# Design of Fused Add-Multiply Operator using Modified Booth Recoder for Fast Arithmetic Circuits

#### Jonnalagadda Raghavendra\* and T. Vigneswaran

School of Electronics Engineering, VIT University, Chennai - 600127, Tamil Nadu, India; jonnalagadda.raghavendra2013@vit.ac.in, vigneswaran.t@vit.ac.in

#### Abstract

**Background:** In Digital Signal Processing (DSP) the complex arithmetic instructions are mostly used. The decoding of these instructions usually takes more time in many applications. **Methods**: The objective of this research work mainly focused on the delay reduction by decreasing the partial products with the help of higher radix booth recoder. The booth recoder plays a key role in fused add-multiply operation for partial product generation. **Findings:** The proposed fused add multiply unit reduces the delay by reducing the number of partial products which is very useful for fast arithmetic circuits. The fused add-multiply units are simulated in Xilinx® 14.3 ISE in Virtex-5 environment and synthesized in Cadence® RTL Compiler and layout generated from Cadence® Encounter in 180nm technology. **Conclusion:** Based on experimental results, it is observed that the delay of the proposed method is reduced by 17.5% than the existing work.

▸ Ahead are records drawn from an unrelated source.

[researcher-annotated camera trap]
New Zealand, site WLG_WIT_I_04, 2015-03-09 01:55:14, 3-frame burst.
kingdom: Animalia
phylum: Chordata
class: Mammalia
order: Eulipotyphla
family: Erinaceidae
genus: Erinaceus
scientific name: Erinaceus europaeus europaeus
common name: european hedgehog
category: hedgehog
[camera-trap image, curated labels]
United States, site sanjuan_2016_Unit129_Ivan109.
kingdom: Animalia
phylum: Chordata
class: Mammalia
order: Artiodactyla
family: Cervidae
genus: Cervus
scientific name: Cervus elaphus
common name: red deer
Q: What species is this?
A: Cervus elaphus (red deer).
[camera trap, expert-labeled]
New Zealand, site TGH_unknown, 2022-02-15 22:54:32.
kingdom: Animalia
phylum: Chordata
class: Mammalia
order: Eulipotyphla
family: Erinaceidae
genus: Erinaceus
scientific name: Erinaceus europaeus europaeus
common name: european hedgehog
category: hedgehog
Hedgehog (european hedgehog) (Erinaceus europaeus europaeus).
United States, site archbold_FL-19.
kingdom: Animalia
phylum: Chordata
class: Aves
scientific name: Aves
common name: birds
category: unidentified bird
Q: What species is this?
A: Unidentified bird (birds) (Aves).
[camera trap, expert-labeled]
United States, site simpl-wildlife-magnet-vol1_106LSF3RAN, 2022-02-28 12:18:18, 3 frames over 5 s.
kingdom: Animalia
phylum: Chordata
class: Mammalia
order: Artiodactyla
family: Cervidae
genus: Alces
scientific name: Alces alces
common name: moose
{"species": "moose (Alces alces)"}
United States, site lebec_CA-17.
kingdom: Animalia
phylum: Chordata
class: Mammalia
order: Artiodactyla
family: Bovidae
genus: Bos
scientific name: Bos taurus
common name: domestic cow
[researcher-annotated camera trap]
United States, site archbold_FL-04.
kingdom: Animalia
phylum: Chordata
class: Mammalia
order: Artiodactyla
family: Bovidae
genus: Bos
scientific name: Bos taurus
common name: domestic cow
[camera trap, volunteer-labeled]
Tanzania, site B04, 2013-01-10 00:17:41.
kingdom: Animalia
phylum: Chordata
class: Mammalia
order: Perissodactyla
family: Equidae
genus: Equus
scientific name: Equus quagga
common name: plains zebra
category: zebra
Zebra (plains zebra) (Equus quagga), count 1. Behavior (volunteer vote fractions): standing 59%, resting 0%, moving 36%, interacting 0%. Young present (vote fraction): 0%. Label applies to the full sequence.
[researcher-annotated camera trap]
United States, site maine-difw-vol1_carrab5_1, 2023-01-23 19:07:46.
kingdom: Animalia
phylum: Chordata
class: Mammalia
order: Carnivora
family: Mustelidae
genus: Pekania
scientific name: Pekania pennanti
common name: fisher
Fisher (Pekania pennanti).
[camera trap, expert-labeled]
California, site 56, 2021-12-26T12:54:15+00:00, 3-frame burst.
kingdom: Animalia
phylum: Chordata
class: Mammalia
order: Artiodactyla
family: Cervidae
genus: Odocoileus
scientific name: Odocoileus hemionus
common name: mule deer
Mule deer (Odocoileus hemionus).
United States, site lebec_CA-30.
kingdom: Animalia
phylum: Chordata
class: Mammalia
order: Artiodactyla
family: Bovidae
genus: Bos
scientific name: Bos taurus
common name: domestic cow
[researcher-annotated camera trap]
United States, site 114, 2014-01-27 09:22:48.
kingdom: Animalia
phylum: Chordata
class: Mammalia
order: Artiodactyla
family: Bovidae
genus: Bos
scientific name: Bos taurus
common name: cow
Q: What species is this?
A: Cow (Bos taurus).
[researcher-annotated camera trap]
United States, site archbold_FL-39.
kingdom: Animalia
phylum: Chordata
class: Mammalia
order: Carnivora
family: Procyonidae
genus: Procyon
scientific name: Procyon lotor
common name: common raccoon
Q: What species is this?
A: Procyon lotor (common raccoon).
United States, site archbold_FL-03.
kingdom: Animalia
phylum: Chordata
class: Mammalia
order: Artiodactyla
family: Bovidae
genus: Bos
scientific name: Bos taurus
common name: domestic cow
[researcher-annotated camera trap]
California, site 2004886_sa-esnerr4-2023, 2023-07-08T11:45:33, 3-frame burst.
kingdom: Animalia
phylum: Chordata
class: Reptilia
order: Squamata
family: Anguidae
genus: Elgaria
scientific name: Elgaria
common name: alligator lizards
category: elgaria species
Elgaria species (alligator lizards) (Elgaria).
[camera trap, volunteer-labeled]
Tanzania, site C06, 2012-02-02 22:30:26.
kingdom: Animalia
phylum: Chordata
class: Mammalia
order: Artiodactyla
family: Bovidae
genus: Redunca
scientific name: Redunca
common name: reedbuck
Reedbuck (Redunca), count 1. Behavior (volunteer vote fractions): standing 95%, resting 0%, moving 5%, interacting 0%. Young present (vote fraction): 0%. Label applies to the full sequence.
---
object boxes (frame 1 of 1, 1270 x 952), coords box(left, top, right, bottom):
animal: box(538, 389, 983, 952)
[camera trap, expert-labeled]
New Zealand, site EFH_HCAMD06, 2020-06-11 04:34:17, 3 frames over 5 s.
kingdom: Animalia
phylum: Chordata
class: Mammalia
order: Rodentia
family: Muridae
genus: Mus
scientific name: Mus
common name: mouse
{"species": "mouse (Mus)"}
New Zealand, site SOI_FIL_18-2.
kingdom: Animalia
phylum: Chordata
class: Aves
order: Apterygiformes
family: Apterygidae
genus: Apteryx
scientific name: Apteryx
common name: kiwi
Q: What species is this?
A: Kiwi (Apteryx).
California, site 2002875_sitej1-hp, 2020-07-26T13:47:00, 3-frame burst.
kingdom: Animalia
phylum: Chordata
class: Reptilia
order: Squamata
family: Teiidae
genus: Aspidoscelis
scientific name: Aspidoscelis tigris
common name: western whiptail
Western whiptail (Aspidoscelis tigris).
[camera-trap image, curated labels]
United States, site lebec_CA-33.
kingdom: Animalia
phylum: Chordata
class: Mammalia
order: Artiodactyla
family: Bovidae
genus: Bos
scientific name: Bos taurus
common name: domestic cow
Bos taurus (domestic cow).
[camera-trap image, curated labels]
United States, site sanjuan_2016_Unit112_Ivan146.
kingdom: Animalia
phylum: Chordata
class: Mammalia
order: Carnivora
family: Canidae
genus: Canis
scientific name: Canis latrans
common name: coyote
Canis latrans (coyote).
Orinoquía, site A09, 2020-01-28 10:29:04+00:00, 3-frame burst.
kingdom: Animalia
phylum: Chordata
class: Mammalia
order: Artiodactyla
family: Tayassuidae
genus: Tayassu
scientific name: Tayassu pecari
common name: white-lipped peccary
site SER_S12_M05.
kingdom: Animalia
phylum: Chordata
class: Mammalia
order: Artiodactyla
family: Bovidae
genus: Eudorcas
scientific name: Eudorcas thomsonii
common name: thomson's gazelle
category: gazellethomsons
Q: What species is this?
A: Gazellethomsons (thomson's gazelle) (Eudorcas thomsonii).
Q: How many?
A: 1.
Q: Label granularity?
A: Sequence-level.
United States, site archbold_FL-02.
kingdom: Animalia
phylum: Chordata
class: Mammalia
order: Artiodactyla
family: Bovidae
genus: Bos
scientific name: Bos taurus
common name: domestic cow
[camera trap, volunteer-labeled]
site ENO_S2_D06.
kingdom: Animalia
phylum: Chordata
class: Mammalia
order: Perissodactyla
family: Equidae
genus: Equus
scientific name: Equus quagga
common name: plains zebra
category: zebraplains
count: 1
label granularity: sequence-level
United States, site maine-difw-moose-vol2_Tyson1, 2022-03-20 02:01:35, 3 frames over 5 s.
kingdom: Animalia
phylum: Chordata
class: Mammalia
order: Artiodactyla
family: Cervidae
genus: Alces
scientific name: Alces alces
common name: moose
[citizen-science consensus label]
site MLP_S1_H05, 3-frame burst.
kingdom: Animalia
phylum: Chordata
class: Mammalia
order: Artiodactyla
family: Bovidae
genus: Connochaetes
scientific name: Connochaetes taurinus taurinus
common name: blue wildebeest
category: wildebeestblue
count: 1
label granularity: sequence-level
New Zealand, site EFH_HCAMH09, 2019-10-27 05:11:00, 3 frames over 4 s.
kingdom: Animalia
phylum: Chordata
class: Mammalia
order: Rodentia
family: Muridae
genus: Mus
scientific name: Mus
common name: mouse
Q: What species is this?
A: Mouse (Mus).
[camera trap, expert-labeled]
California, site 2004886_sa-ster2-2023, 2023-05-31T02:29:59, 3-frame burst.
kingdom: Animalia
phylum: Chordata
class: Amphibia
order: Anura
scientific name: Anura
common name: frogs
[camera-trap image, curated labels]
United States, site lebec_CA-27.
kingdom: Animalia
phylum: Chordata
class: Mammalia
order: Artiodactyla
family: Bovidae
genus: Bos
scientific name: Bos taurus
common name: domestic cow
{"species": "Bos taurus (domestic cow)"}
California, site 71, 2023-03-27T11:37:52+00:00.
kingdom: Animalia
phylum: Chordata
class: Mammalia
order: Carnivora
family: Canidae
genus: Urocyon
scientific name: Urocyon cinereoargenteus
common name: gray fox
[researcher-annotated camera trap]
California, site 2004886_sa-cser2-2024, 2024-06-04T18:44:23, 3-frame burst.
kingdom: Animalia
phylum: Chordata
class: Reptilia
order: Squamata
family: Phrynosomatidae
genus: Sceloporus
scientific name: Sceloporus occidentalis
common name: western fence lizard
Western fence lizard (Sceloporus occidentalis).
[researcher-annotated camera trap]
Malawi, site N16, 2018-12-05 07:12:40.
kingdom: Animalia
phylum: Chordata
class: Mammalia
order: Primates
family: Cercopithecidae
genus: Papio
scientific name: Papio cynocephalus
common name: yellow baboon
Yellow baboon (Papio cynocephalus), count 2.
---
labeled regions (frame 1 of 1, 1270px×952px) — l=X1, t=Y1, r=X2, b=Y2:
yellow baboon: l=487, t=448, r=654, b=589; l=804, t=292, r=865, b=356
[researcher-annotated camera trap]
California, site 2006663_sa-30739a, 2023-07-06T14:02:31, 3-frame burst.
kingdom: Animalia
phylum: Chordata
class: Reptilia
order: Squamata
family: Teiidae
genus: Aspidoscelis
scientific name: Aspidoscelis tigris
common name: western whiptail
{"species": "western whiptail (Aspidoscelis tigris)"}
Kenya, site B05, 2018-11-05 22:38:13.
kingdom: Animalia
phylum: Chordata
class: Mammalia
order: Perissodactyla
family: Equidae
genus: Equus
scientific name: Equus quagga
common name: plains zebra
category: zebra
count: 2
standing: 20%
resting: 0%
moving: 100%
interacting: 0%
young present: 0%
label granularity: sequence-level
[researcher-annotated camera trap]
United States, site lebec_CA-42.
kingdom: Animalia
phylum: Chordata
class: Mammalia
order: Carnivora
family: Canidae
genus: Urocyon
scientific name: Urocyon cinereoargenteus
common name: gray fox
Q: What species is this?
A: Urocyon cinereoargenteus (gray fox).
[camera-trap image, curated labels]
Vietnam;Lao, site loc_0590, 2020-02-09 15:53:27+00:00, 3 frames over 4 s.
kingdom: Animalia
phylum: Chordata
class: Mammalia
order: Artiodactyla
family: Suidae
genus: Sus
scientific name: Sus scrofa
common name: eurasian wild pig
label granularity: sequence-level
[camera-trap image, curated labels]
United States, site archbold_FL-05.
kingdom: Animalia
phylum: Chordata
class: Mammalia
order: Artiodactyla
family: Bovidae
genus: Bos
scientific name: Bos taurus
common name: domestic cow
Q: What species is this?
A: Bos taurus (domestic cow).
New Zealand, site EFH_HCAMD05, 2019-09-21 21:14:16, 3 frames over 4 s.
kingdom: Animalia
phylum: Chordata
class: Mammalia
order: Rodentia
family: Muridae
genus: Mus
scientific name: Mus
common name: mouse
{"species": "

Keywords: Accumulate Units, Booth Recorder, Fast Arithmetic, Fused Add Multiply, Multiply

### 1. Introduction

Now-a-days Digital Signal Processing is an essential part of consumer electronics providing custom accelerators for the domains of communications and multimedia etc<sup>1</sup>. The major DSP applications involve in a huge number of arithmetic operations as their implementation is based on computationally intensive kernels, such as Fast Fourier Transform (FFT), Finite Impulse Response (FIR) filters, Discrete Cosine Transform (DCT) and signal convolution. The DSP System's performance depends upon the design of the arithmetic architecture design. The research in the area of arithmetic optimization<sup>2, 3</sup> specifies that the combining the arithmetic components like addition and multiplication as a single unit can lead to great improvement in terms of performance. The observation on an addition that is subsequent to multiplication like in symmetric FIR filters, the Multiply-Accumulator (MAC) and Multiply-Add (MAD) units were introduced in4, 10 leading to more

\*Author for correspondence

efficient implementation of DSP algorithms compared to the conventional ones, which use only primitive resources<sup>5</sup>. There are many DSP applications that are based on Fused Add-Multiply (FAM) operation for the instance FFT algorithm.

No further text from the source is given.